Pflichtaufgaben -
1 - Schreib aus der Jeff-Beck-Kritik alles von "Klar ist natürlich, dass" bis hinunter zu "betagt gewesen sein." ab.
2 - Aus welchem Jahr stammt laut der Jeff-Beck-Kritik die Live-LP mit der JAN HAMMER GROUP?
3 - Nenne alle Bands, die in der Jeff-Beck-Kritik mit Namen vorkommen.
── Auszug
Klar ist natürlich, dass man Jeff Beck schon lange nicht mehr mit dem innovativen Crossover-Genie aus den Sechzigern und Siebzigern vergleichen kann, schon gar nicht mit dem Hardrocker bei BECK, BOGERT & APPICE, der weder vor Jazz noch Funk noch "banalem" Rock & Roll bzw. Blues zurückschreckte. Maestro Beck hat sich längst zu einem Guru entwickelt, der seinen Jüngern ganz klar zu verstehen gibt, dass es ihm völlig egal ist, ob sie sein Treiben verstehen oder nicht. Die Intellektuellen im Ronnie Scott's spielen jedenfalls brav mit und applaudieren angemessen würdevoll - für Ekstase dürften die Herrschaften vermutlich zu betagt gewesen sein.
In den 70 Minuten erwartet den Hörer eine Technikparade auf allerhöchstem Niveau, auch wenn man manche Läufe seinerzeit im "Guitar Shop" vermeintlich beseelter gehört zu haben meint (Big Block). Dass Terry Bozzio das Ding damals wesentlich brutaler zusammenprügelte ist Nebensache, Vinnie Colaiuta ist ein "sensiblerer" Trommler, rhythmisch und von der Dichtigkeit seines Spiels natürlich vollkommen ebenbürtig. Nur Becks Feedback-Spielereien waren vor 20 Jahren weniger simpel. Auch bei Scatterbrain scheinen ein paar Feinheiten in seinem Gehudel abhanden gekommen zu sein, jedenfalls wenn man es mit der 75er "Blow By Blow" oder noch besser mit der völlig abseitigen Version auf der Live-LP mit der JAN HAMMER GROUP von 1977 vergleicht. Die Strafe der Notenzähler wird mich treffen, vermutlich zu Recht, denn wie will ein bekennender QUO-Fan Kritik an einem wie Beck üben. Es fällt aber auf, schließlich haben auch Boogie-Prolls Ohren.
────
── Ausgelesene Einträge
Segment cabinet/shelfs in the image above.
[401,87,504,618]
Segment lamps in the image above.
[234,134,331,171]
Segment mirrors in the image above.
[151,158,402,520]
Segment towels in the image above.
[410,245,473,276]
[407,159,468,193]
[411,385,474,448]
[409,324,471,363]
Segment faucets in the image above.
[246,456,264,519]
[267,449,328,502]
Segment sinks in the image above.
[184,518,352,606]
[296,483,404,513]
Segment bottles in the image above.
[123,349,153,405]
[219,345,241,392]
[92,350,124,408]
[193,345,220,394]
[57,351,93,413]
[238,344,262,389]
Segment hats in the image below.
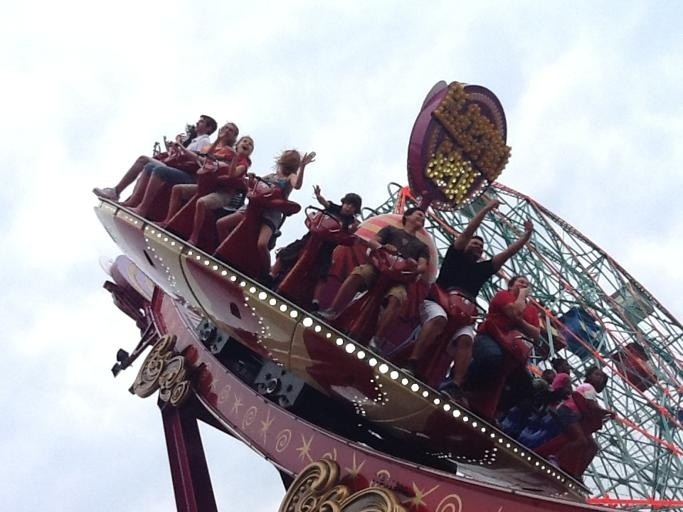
[548,373,570,392]
[341,194,361,214]
[577,383,597,401]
────
Antworten je Aufgabe -
1 -
Klar ist natürlich, dass man Jeff Beck schon lange nicht mehr mit dem innovativen Crossover-Genie aus den Sechzigern und Siebzigern vergleichen kann, schon gar nicht mit dem Hardrocker bei BECK, BOGERT & APPICE, der weder vor Jazz noch Funk noch "banalem" Rock & Roll bzw. Blues zurückschreckte. Maestro Beck hat sich längst zu einem Guru entwickelt, der seinen Jüngern ganz klar zu verstehen gibt, dass es ihm völlig egal ist, ob sie sein Treiben verstehen oder nicht. Die Intellektuellen im Ronnie Scott's spielen jedenfalls brav mit und applaudieren angemessen würdevoll - für Ekstase dürften die Herrschaften vermutlich zu betagt gewesen sein.

2 - Von 1977.

3 -
BECK, BOGERT & APPICE
JAN HAMMER GROUP
QUO